Em “As Casas da Celeste”, Ema, uma das suas heroínas, diz:
“—Pois vá, a história da galinha. Não a vou contar toda, porque a Olga rebentava. Mas é uma história que eu aplico muitas vezes e que me dá muito que pensar. Dita depressa, é assim: ‘Uma mulher tem uma galinha. Vem a raposa, leva-lhe a galinha, e come-a. A mulher diz que a raposas é uma ladra e uma assassina. Mas a raposa acha que fez bem, ela vive de galinhas. A galinha, essa, em vida, comia vermes. A mulher achava muito bem que a galinha comesse vermes, que até lhe ficavam os ovos mais gostosos. Mas os vermes, esses, achavam que galinha era uma assassina”. E por aí fora....
Mea culpa,. mea culpa. Ao escrever aquilo, estava a escrever o que tinha na memória de um dialogo entre Sócrates e Alcibíades imaginado por Paul Ernst. Estava a plagiar. Só que não fazia ideia a quem plagiava.
Já me sucedeu ler em algum livro trecho em que reconheço mão alheia. Ainda há pouco me indignei ao reconhecer um ideia de Maupassant em autor (português) moderno. Até que me lembrei do meu próprio crime.
Como autora, ainda não tive a honra de ser plagiada, mas achei graça quando percebi pela leitura de uma autora light da nossa praça, que ela se dera ao trabalho de ler os meus livros. A descoberta do passado da mãe da sua heroína num livrinho de veludo encarnado, não queria dizer nada. O meu livrinho era de veludo azul. Mas quando a autora fala de “linhagem” a propósito de uma “boa” família do Estoril, a coisa já deu para pensar. É que “linhagem” não é expressão comum, e nunca se emprega em relação de famílias de hoje, por muito boas que sejam. Posso estar enganada, mas suspeito que a autora em questão leu um meu romance histórico passado em que se fala em linhagem. Sabia-se então o que isso queria dizer.
Como disse um autor francês, só o primeiro é que não copiou de ninguém: "le plagiat est à la base de toutes les littératures, excepté de la première, qui d'ailleurs est inconnue".
Recentemente surgiu uma nova forma de plágio. Um autor escreve um romance histórico, e publica no fim uma “bibliografia”. Isto feito, imagina que está livre de usar dos livros aí mencionados para seu próprio uso. Mas não está. É evidente que na sua maioria esses autores o fazem por pura ignorância do que seja bibliografia. Como autores de ficção ignoram que o facto de indicarem quaos os autores que leram para escrever o seu livro, não os autoriza automaticamente a usar partes do texto deles, adaptando-o ao seu. Uma bibliografia no fim do livro - coisa pouco usada em ficção - permite que se citem frases de algum dos autores consultados, mas sempre com a menção do seu nome e obra. Adoptar frases de outro autor na nossa obra quando, em ‘bibliografia’ no fim do livro indicamos que lemos essa obra, não deixa de ser plágio.
ªCrhistian Vandenloyse Le Plagiat
wwwletttres.uottava ca/vanden.plagiat.htm

6 comentários:

Daniel Abrunheiro 4 de março de 2009 às 12:45  

Thereza, bom dia. Duas notas:

1) o saudoso Júlio Pinto fundou e dirigiu o também saudoso jornal satírico O Fiel Inimigo, que era de uma mordacidade graciosa.

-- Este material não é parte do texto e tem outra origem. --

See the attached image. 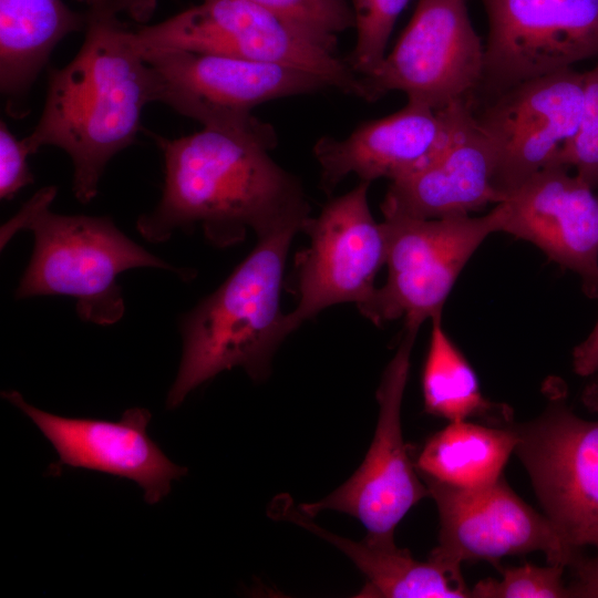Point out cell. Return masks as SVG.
Returning a JSON list of instances; mask_svg holds the SVG:
<instances>
[{
  "mask_svg": "<svg viewBox=\"0 0 598 598\" xmlns=\"http://www.w3.org/2000/svg\"><path fill=\"white\" fill-rule=\"evenodd\" d=\"M388 277L359 311L374 324L404 318L420 328L442 315L461 271L492 234L498 231L492 209L486 215L413 218L385 216Z\"/></svg>",
  "mask_w": 598,
  "mask_h": 598,
  "instance_id": "52a82bcc",
  "label": "cell"
},
{
  "mask_svg": "<svg viewBox=\"0 0 598 598\" xmlns=\"http://www.w3.org/2000/svg\"><path fill=\"white\" fill-rule=\"evenodd\" d=\"M337 49L339 33L354 28L348 0H248Z\"/></svg>",
  "mask_w": 598,
  "mask_h": 598,
  "instance_id": "cb8c5ba5",
  "label": "cell"
},
{
  "mask_svg": "<svg viewBox=\"0 0 598 598\" xmlns=\"http://www.w3.org/2000/svg\"><path fill=\"white\" fill-rule=\"evenodd\" d=\"M555 163L574 169L592 188L598 186V60L585 71L584 110L576 136Z\"/></svg>",
  "mask_w": 598,
  "mask_h": 598,
  "instance_id": "484cf974",
  "label": "cell"
},
{
  "mask_svg": "<svg viewBox=\"0 0 598 598\" xmlns=\"http://www.w3.org/2000/svg\"><path fill=\"white\" fill-rule=\"evenodd\" d=\"M582 400L589 409L598 412V375L586 389Z\"/></svg>",
  "mask_w": 598,
  "mask_h": 598,
  "instance_id": "4dcf8cb0",
  "label": "cell"
},
{
  "mask_svg": "<svg viewBox=\"0 0 598 598\" xmlns=\"http://www.w3.org/2000/svg\"><path fill=\"white\" fill-rule=\"evenodd\" d=\"M420 328L404 326L395 354L389 362L378 393L379 417L374 437L359 470L324 498L301 504L310 517L337 511L358 518L367 535L394 539L396 525L422 498L430 496L412 464L401 426V405L410 357Z\"/></svg>",
  "mask_w": 598,
  "mask_h": 598,
  "instance_id": "7c38bea8",
  "label": "cell"
},
{
  "mask_svg": "<svg viewBox=\"0 0 598 598\" xmlns=\"http://www.w3.org/2000/svg\"><path fill=\"white\" fill-rule=\"evenodd\" d=\"M1 395L24 412L54 446L59 460L50 465L58 475L63 466L82 467L134 481L148 504L171 491V482L187 473L174 464L147 434L151 413L127 409L120 421L71 419L37 409L14 390Z\"/></svg>",
  "mask_w": 598,
  "mask_h": 598,
  "instance_id": "2e32d148",
  "label": "cell"
},
{
  "mask_svg": "<svg viewBox=\"0 0 598 598\" xmlns=\"http://www.w3.org/2000/svg\"><path fill=\"white\" fill-rule=\"evenodd\" d=\"M290 224L258 237L231 275L179 321L183 353L166 405L177 408L194 389L240 367L254 380L270 372L274 352L288 336L280 310L285 262L293 236Z\"/></svg>",
  "mask_w": 598,
  "mask_h": 598,
  "instance_id": "3957f363",
  "label": "cell"
},
{
  "mask_svg": "<svg viewBox=\"0 0 598 598\" xmlns=\"http://www.w3.org/2000/svg\"><path fill=\"white\" fill-rule=\"evenodd\" d=\"M518 436L513 425L448 422L423 446L417 473L460 488L489 485L503 476Z\"/></svg>",
  "mask_w": 598,
  "mask_h": 598,
  "instance_id": "44dd1931",
  "label": "cell"
},
{
  "mask_svg": "<svg viewBox=\"0 0 598 598\" xmlns=\"http://www.w3.org/2000/svg\"><path fill=\"white\" fill-rule=\"evenodd\" d=\"M30 155L22 140H18L0 122V197L11 199L21 188L32 184L34 178L27 158Z\"/></svg>",
  "mask_w": 598,
  "mask_h": 598,
  "instance_id": "4316f807",
  "label": "cell"
},
{
  "mask_svg": "<svg viewBox=\"0 0 598 598\" xmlns=\"http://www.w3.org/2000/svg\"><path fill=\"white\" fill-rule=\"evenodd\" d=\"M591 558L578 557L571 565L576 569V579L568 586L570 597L598 598V542L592 546Z\"/></svg>",
  "mask_w": 598,
  "mask_h": 598,
  "instance_id": "83f0119b",
  "label": "cell"
},
{
  "mask_svg": "<svg viewBox=\"0 0 598 598\" xmlns=\"http://www.w3.org/2000/svg\"><path fill=\"white\" fill-rule=\"evenodd\" d=\"M481 1L488 32L473 100L598 59V0Z\"/></svg>",
  "mask_w": 598,
  "mask_h": 598,
  "instance_id": "9c48e42d",
  "label": "cell"
},
{
  "mask_svg": "<svg viewBox=\"0 0 598 598\" xmlns=\"http://www.w3.org/2000/svg\"><path fill=\"white\" fill-rule=\"evenodd\" d=\"M269 514L295 523L333 544L347 555L367 578L360 597L381 598H471L461 567L432 559L420 561L408 549L399 548L394 539L367 535L355 542L332 534L315 524L289 496L276 497Z\"/></svg>",
  "mask_w": 598,
  "mask_h": 598,
  "instance_id": "d6986e66",
  "label": "cell"
},
{
  "mask_svg": "<svg viewBox=\"0 0 598 598\" xmlns=\"http://www.w3.org/2000/svg\"><path fill=\"white\" fill-rule=\"evenodd\" d=\"M153 137L163 153L164 186L157 206L136 221L147 241L163 243L202 224L213 244L230 246L247 228L260 237L310 218L301 183L270 157L271 143L208 127Z\"/></svg>",
  "mask_w": 598,
  "mask_h": 598,
  "instance_id": "6da1fadb",
  "label": "cell"
},
{
  "mask_svg": "<svg viewBox=\"0 0 598 598\" xmlns=\"http://www.w3.org/2000/svg\"><path fill=\"white\" fill-rule=\"evenodd\" d=\"M496 161L478 127L471 100L453 105L448 135L435 155L416 171L391 181L383 216L442 218L470 215L502 200L494 187Z\"/></svg>",
  "mask_w": 598,
  "mask_h": 598,
  "instance_id": "e0dca14e",
  "label": "cell"
},
{
  "mask_svg": "<svg viewBox=\"0 0 598 598\" xmlns=\"http://www.w3.org/2000/svg\"><path fill=\"white\" fill-rule=\"evenodd\" d=\"M565 566L526 563L502 570V579L486 578L471 589V598H570L563 582Z\"/></svg>",
  "mask_w": 598,
  "mask_h": 598,
  "instance_id": "d4e9b609",
  "label": "cell"
},
{
  "mask_svg": "<svg viewBox=\"0 0 598 598\" xmlns=\"http://www.w3.org/2000/svg\"><path fill=\"white\" fill-rule=\"evenodd\" d=\"M484 70V43L466 0H420L393 49L370 74L361 95L373 102L399 91L434 110L472 99Z\"/></svg>",
  "mask_w": 598,
  "mask_h": 598,
  "instance_id": "ba28073f",
  "label": "cell"
},
{
  "mask_svg": "<svg viewBox=\"0 0 598 598\" xmlns=\"http://www.w3.org/2000/svg\"><path fill=\"white\" fill-rule=\"evenodd\" d=\"M138 50H183L276 63L310 72L360 97V76L333 49L248 0H203L131 32Z\"/></svg>",
  "mask_w": 598,
  "mask_h": 598,
  "instance_id": "5b68a950",
  "label": "cell"
},
{
  "mask_svg": "<svg viewBox=\"0 0 598 598\" xmlns=\"http://www.w3.org/2000/svg\"><path fill=\"white\" fill-rule=\"evenodd\" d=\"M585 72L565 69L512 85L473 107L496 166L504 197L546 166L576 136L584 110ZM501 200V202H502Z\"/></svg>",
  "mask_w": 598,
  "mask_h": 598,
  "instance_id": "30bf717a",
  "label": "cell"
},
{
  "mask_svg": "<svg viewBox=\"0 0 598 598\" xmlns=\"http://www.w3.org/2000/svg\"><path fill=\"white\" fill-rule=\"evenodd\" d=\"M453 105L434 110L408 102L391 115L363 123L342 140L321 137L313 154L321 168L322 189L332 192L350 174L371 183L382 177L394 181L422 167L447 137Z\"/></svg>",
  "mask_w": 598,
  "mask_h": 598,
  "instance_id": "ac0fdd59",
  "label": "cell"
},
{
  "mask_svg": "<svg viewBox=\"0 0 598 598\" xmlns=\"http://www.w3.org/2000/svg\"><path fill=\"white\" fill-rule=\"evenodd\" d=\"M429 351L422 374L424 409L448 422L481 417L505 424L508 408L487 400L478 378L461 350L446 334L442 315L431 319Z\"/></svg>",
  "mask_w": 598,
  "mask_h": 598,
  "instance_id": "7402d4cb",
  "label": "cell"
},
{
  "mask_svg": "<svg viewBox=\"0 0 598 598\" xmlns=\"http://www.w3.org/2000/svg\"><path fill=\"white\" fill-rule=\"evenodd\" d=\"M592 187L553 163L493 208L498 231L532 243L576 274L584 292L598 299V198Z\"/></svg>",
  "mask_w": 598,
  "mask_h": 598,
  "instance_id": "9a60e30c",
  "label": "cell"
},
{
  "mask_svg": "<svg viewBox=\"0 0 598 598\" xmlns=\"http://www.w3.org/2000/svg\"><path fill=\"white\" fill-rule=\"evenodd\" d=\"M55 186L37 192L0 229V248L19 231L29 230L34 246L16 299L68 296L76 300L79 317L110 326L124 315L125 303L117 276L140 267L182 269L154 256L125 234L109 217L61 215L50 209Z\"/></svg>",
  "mask_w": 598,
  "mask_h": 598,
  "instance_id": "277c9868",
  "label": "cell"
},
{
  "mask_svg": "<svg viewBox=\"0 0 598 598\" xmlns=\"http://www.w3.org/2000/svg\"><path fill=\"white\" fill-rule=\"evenodd\" d=\"M573 367L582 377L598 372V319L587 338L574 349Z\"/></svg>",
  "mask_w": 598,
  "mask_h": 598,
  "instance_id": "f1b7e54d",
  "label": "cell"
},
{
  "mask_svg": "<svg viewBox=\"0 0 598 598\" xmlns=\"http://www.w3.org/2000/svg\"><path fill=\"white\" fill-rule=\"evenodd\" d=\"M369 186L361 181L308 219L303 230L310 246L297 260L299 301L286 313L288 334L332 305L359 307L373 296L375 276L385 264L386 236L370 210Z\"/></svg>",
  "mask_w": 598,
  "mask_h": 598,
  "instance_id": "8fae6325",
  "label": "cell"
},
{
  "mask_svg": "<svg viewBox=\"0 0 598 598\" xmlns=\"http://www.w3.org/2000/svg\"><path fill=\"white\" fill-rule=\"evenodd\" d=\"M420 477L440 516L439 545L430 559L455 567L466 560L497 565L506 556L542 551L549 564L567 567L578 558L549 518L525 503L503 476L477 488Z\"/></svg>",
  "mask_w": 598,
  "mask_h": 598,
  "instance_id": "5bb4252c",
  "label": "cell"
},
{
  "mask_svg": "<svg viewBox=\"0 0 598 598\" xmlns=\"http://www.w3.org/2000/svg\"><path fill=\"white\" fill-rule=\"evenodd\" d=\"M354 16L357 41L347 62L359 75L370 74L385 56L395 21L411 0H348Z\"/></svg>",
  "mask_w": 598,
  "mask_h": 598,
  "instance_id": "603a6c76",
  "label": "cell"
},
{
  "mask_svg": "<svg viewBox=\"0 0 598 598\" xmlns=\"http://www.w3.org/2000/svg\"><path fill=\"white\" fill-rule=\"evenodd\" d=\"M78 1L85 3L90 10H100L104 8L106 0H78Z\"/></svg>",
  "mask_w": 598,
  "mask_h": 598,
  "instance_id": "1f68e13d",
  "label": "cell"
},
{
  "mask_svg": "<svg viewBox=\"0 0 598 598\" xmlns=\"http://www.w3.org/2000/svg\"><path fill=\"white\" fill-rule=\"evenodd\" d=\"M86 25L87 13L62 0H0V89L13 112H23L21 102L56 44Z\"/></svg>",
  "mask_w": 598,
  "mask_h": 598,
  "instance_id": "ffe728a7",
  "label": "cell"
},
{
  "mask_svg": "<svg viewBox=\"0 0 598 598\" xmlns=\"http://www.w3.org/2000/svg\"><path fill=\"white\" fill-rule=\"evenodd\" d=\"M156 7V0H106L104 10L113 13L125 12L138 22L147 21Z\"/></svg>",
  "mask_w": 598,
  "mask_h": 598,
  "instance_id": "f546056e",
  "label": "cell"
},
{
  "mask_svg": "<svg viewBox=\"0 0 598 598\" xmlns=\"http://www.w3.org/2000/svg\"><path fill=\"white\" fill-rule=\"evenodd\" d=\"M513 426L518 436L514 453L545 515L579 556L598 542V421L557 402L527 424Z\"/></svg>",
  "mask_w": 598,
  "mask_h": 598,
  "instance_id": "4fadbf2b",
  "label": "cell"
},
{
  "mask_svg": "<svg viewBox=\"0 0 598 598\" xmlns=\"http://www.w3.org/2000/svg\"><path fill=\"white\" fill-rule=\"evenodd\" d=\"M85 38L63 68H51L42 114L22 140L30 155L49 145L73 164L72 190L92 200L107 163L134 143L144 106L156 102L151 66L116 14L90 10Z\"/></svg>",
  "mask_w": 598,
  "mask_h": 598,
  "instance_id": "7a4b0ae2",
  "label": "cell"
},
{
  "mask_svg": "<svg viewBox=\"0 0 598 598\" xmlns=\"http://www.w3.org/2000/svg\"><path fill=\"white\" fill-rule=\"evenodd\" d=\"M152 69L156 102L204 127L254 135L274 145L272 126L251 114L269 101L329 87L288 65L183 50H140Z\"/></svg>",
  "mask_w": 598,
  "mask_h": 598,
  "instance_id": "8992f818",
  "label": "cell"
}]
</instances>
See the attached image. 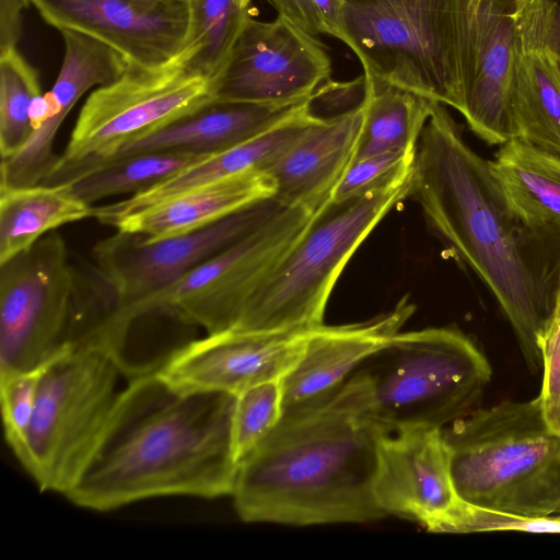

2) Plágio? Chamo-lhe a atenção para um célebre texto de Luiz Pacheco (também já Lá mora...), inserto num dos dois volumes de Textos de Guerrilha, em que ele prova, à socidade como à saciedade, que o famoso Fernando Namora roubou o famoso Vergílio Ferreira: e demonstra-o com centenas de comparações entre o Domingo à Tarde, daquele, e um deste que de momento não recordo.
Um bom dia, T. E obrigado pelo interesse vivo do seu blog.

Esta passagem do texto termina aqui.